**Work required:** Keep to one stretch of the data below, the lines from the one with "New Zealand, site EFH_HCAMF04, 2019-04-28" up to and including the one with "genus: Connochaetes", and return that stretch exactly.

**Stored data:**
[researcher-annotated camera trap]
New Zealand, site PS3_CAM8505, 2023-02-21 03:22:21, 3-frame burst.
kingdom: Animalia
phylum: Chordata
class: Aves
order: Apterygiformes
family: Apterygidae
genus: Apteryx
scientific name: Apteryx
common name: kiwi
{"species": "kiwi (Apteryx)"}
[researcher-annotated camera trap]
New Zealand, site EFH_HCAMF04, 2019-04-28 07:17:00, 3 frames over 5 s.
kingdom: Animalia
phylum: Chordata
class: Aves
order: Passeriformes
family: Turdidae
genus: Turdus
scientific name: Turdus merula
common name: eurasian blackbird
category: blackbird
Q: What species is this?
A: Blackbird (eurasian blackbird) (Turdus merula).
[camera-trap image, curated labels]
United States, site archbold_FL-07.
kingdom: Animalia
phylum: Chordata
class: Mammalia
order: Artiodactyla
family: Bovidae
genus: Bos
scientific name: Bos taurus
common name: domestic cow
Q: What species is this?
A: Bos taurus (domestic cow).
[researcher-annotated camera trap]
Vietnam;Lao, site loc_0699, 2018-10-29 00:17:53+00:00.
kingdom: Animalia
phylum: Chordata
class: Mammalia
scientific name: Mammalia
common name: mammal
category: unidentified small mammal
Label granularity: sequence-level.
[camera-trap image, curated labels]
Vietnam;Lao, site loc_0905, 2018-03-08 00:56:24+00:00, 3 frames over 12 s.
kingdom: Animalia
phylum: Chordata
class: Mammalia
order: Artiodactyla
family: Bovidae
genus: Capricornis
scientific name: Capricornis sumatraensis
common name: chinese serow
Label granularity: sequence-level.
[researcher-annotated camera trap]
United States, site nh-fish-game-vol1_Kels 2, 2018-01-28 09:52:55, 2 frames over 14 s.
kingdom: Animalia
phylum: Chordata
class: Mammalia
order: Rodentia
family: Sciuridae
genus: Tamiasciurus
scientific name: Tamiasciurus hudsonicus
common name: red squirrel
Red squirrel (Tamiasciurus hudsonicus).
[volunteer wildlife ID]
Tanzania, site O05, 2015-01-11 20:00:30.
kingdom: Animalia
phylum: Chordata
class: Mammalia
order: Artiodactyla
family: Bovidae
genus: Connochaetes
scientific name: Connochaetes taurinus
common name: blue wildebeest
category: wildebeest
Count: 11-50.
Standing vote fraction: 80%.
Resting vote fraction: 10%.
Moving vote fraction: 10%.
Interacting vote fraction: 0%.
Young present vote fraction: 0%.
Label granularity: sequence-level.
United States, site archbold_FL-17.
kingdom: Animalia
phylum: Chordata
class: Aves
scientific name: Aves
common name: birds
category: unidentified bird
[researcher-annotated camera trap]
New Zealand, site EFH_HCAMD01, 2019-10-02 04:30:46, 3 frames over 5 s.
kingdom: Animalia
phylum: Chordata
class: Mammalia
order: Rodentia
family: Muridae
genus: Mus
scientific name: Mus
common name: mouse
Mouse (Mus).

**Task answer:**
New Zealand, site EFH_HCAMF04, 2019-04-28 07:17:00, 3 frames over 5 s.
kingdom: Animalia
phylum: Chordata
class: Aves
order: Passeriformes
family: Turdidae
genus: Turdus
scientific name: Turdus merula
common name: eurasian blackbird
category: blackbird
Q: What species is this?
A: Blackbird (eurasian blackbird) (Turdus merula).
[camera-trap image, curated labels]
United States, site archbold_FL-07.
kingdom: Animalia
phylum: Chordata
class: Mammalia
order: Artiodactyla
family: Bovidae
genus: Bos
scientific name: Bos taurus
common name: domestic cow
Q: What species is this?
A: Bos taurus (domestic cow).
[researcher-annotated camera trap]
Vietnam;Lao, site loc_0699, 2018-10-29 00:17:53+00:00.
kingdom: Animalia
phylum: Chordata
class: Mammalia
scientific name: Mammalia
common name: mammal
category: unidentified small mammal
Label granularity: sequence-level.
[camera-trap image, curated labels]
Vietnam;Lao, site loc_0905, 2018-03-08 00:56:24+00:00, 3 frames over 12 s.
kingdom: Animalia
phylum: Chordata
class: Mammalia
order: Artiodactyla
family: Bovidae
genus: Capricornis
scientific name: Capricornis sumatraensis
common name: chinese serow
Label granularity: sequence-level.
[researcher-annotated camera trap]
United States, site nh-fish-game-vol1_Kels 2, 2018-01-28 09:52:55, 2 frames over 14 s.
kingdom: Animalia
phylum: Chordata
class: Mammalia
order: Rodentia
family: Sciuridae
genus: Tamiasciurus
scientific name: Tamiasciurus hudsonicus
common name: red squirrel
Red squirrel (Tamiasciurus hudsonicus).
[volunteer wildlife ID]
Tanzania, site O05, 2015-01-11 20:00:30.
kingdom: Animalia
phylum: Chordata
class: Mammalia
order: Artiodactyla
family: Bovidae
genus: Connochaetes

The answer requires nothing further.